Después de aquellas primeras experiencias y discurriendo en paralelo con las nuevas posibilidades comunicativas se asiste a una eclosión de movimientos que emplean nuevos servicios comunicativos dando muestra “de un cambio sustancial en las dinámicas dialécticas” (Guerrero; Jurado, 2012, p. 92). En 2009, otra plataforma de mensajes breves, Twitter, mostró su utilidad como medio y vía para organizar las movilizaciones tanto en las protestas moldavas contra el fraude electoral (Stack, 2009) como en la conocida ‘Revolución Verde’ desencadenada tras las elecciones iraníes dado que esta plataforma permitió superar las restricciones impuestas a otras formas de comunicación (Sullivan, 2009).

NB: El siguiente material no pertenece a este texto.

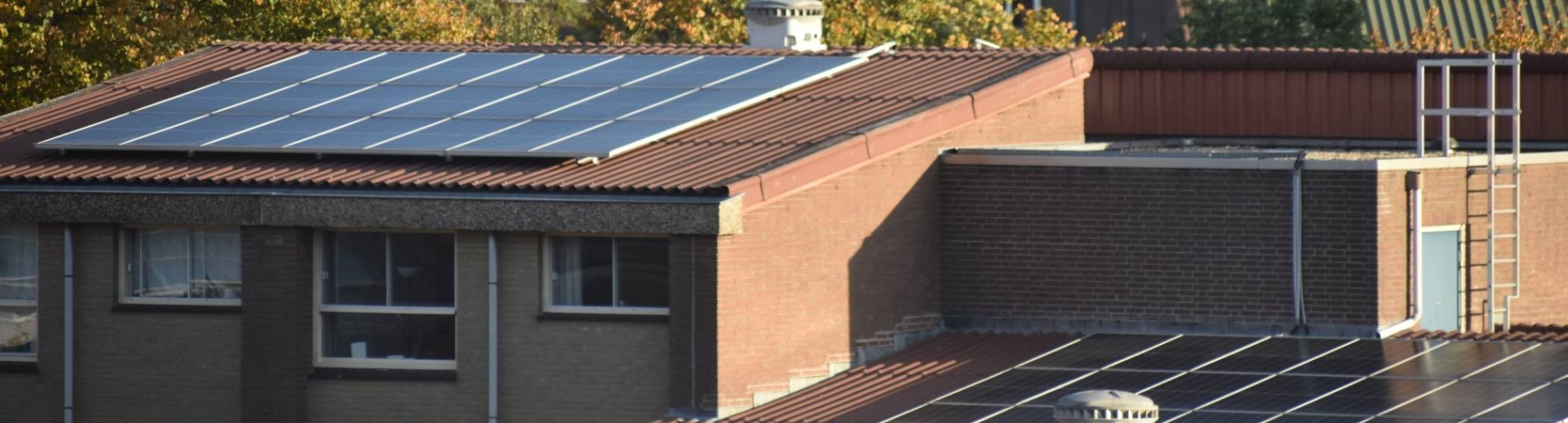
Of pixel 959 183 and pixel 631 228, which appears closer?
pixel 631 228

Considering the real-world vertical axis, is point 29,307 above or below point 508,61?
below

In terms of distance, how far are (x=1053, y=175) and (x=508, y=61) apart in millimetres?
6490

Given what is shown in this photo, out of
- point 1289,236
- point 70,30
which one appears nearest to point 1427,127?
point 1289,236

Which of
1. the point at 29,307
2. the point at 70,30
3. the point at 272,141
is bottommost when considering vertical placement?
the point at 29,307

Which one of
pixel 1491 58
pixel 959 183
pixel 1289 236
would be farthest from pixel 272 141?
pixel 1491 58

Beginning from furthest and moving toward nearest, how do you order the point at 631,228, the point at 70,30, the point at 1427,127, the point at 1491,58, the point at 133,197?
the point at 70,30, the point at 1427,127, the point at 1491,58, the point at 133,197, the point at 631,228

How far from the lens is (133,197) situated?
70.0ft

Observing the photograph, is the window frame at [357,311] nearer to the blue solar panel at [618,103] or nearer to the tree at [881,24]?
the blue solar panel at [618,103]

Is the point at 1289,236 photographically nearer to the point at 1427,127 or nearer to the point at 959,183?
the point at 959,183

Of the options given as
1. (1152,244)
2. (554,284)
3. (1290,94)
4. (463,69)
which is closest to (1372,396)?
(1152,244)

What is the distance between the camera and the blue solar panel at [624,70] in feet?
77.6

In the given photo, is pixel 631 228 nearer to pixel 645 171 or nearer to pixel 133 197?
pixel 645 171

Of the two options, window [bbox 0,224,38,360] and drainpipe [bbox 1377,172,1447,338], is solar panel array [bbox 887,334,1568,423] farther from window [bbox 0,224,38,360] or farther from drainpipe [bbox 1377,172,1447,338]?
window [bbox 0,224,38,360]

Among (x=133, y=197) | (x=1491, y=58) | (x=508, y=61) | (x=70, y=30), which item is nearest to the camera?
(x=133, y=197)
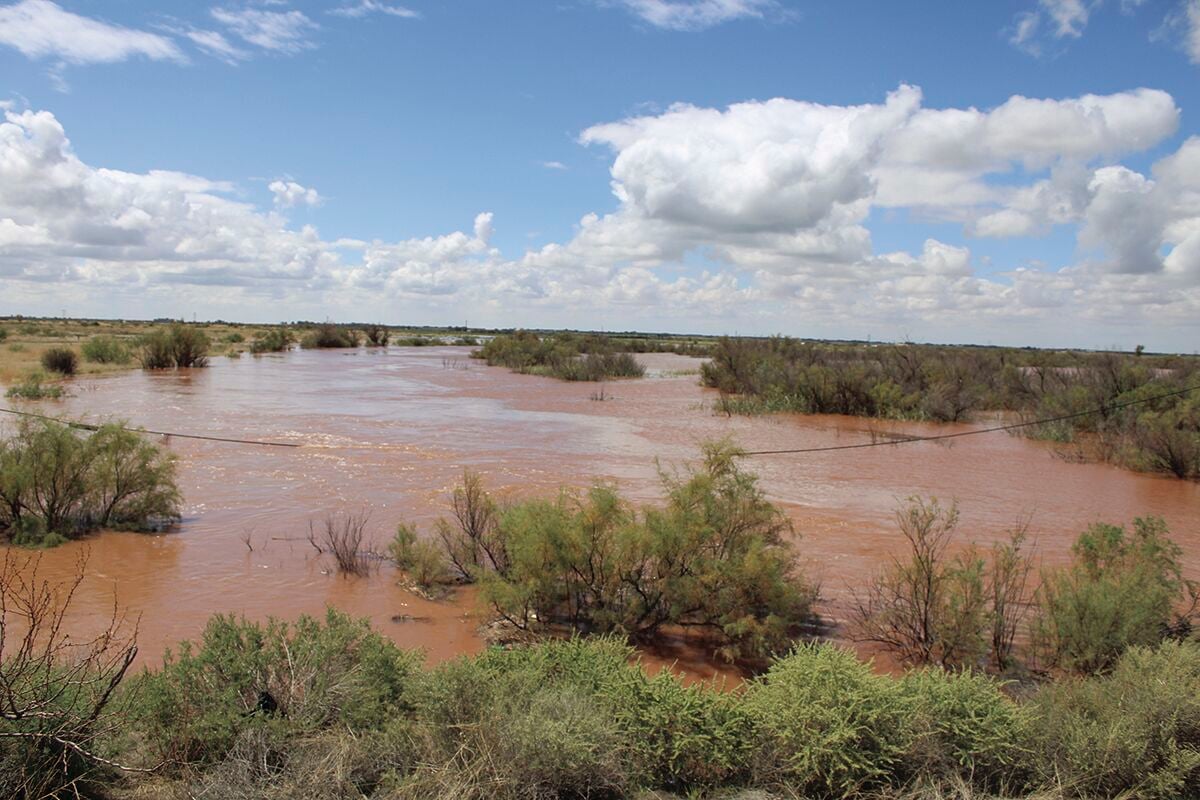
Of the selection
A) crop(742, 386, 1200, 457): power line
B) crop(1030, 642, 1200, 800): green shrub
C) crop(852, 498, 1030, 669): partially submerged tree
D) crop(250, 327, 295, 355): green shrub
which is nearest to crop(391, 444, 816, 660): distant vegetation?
crop(852, 498, 1030, 669): partially submerged tree

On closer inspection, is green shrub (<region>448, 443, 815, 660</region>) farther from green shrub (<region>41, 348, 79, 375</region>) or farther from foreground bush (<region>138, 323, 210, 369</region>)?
foreground bush (<region>138, 323, 210, 369</region>)

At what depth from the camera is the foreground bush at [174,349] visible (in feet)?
130

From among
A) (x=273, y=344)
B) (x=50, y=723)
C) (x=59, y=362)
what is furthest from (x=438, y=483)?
(x=273, y=344)

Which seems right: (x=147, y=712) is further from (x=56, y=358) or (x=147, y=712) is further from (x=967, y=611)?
(x=56, y=358)

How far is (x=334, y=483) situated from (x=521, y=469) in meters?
3.72

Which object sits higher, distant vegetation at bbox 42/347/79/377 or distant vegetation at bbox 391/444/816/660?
distant vegetation at bbox 42/347/79/377

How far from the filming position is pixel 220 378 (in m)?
35.7

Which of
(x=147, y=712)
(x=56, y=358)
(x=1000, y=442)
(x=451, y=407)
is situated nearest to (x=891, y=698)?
(x=147, y=712)

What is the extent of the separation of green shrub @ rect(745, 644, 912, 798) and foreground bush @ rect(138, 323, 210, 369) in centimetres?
4202

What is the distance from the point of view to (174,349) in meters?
40.1

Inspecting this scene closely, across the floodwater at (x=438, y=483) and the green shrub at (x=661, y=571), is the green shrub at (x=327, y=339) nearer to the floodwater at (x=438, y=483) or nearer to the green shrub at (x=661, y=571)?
the floodwater at (x=438, y=483)

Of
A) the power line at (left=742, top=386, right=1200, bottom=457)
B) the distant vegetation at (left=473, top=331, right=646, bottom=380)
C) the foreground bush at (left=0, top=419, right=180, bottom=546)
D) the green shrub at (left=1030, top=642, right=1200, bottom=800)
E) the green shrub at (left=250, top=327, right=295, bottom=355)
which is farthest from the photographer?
the green shrub at (left=250, top=327, right=295, bottom=355)

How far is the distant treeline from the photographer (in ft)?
61.5

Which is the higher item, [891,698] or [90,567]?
[891,698]
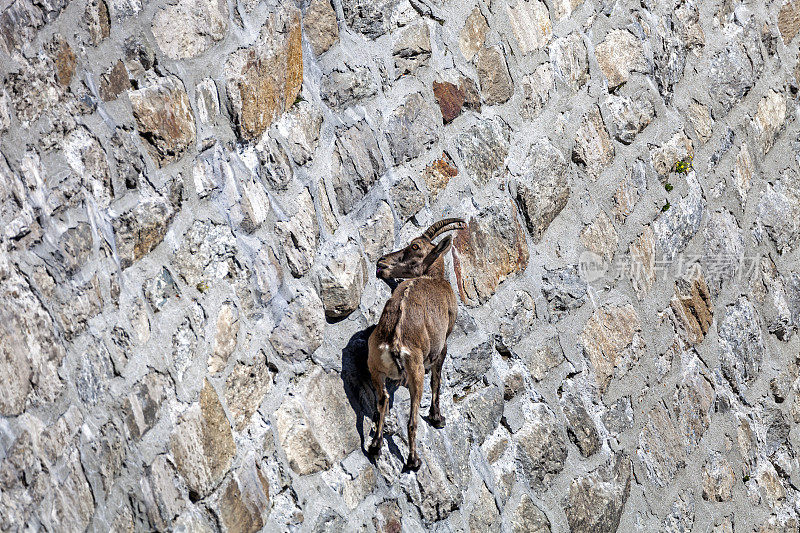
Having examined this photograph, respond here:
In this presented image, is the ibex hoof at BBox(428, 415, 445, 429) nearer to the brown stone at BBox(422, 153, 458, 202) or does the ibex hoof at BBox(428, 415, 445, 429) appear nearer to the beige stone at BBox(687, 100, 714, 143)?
the brown stone at BBox(422, 153, 458, 202)

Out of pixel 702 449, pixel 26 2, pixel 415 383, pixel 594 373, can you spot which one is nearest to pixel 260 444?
pixel 415 383

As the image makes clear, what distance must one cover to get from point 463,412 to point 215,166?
3.94ft

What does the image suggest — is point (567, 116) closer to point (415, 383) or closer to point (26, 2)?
point (415, 383)

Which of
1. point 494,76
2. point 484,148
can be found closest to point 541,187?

“The Protester, person of the year 2011”, con este titular la prestigiosa revista Time reconocía la trascendencia de la eclosión de las movilizaciones sociales que se habían ido sucediendo en los meses anteriores y que se registraron en distintas partes del mundo. La ‘Primavera árabe’ (en Oriente Medio y algunos puntos de África septentrional), el ’15-M’ en España y el movimiento ‘Occupy Wall Street’ en EEUU son eslabones destacados en esta concesión.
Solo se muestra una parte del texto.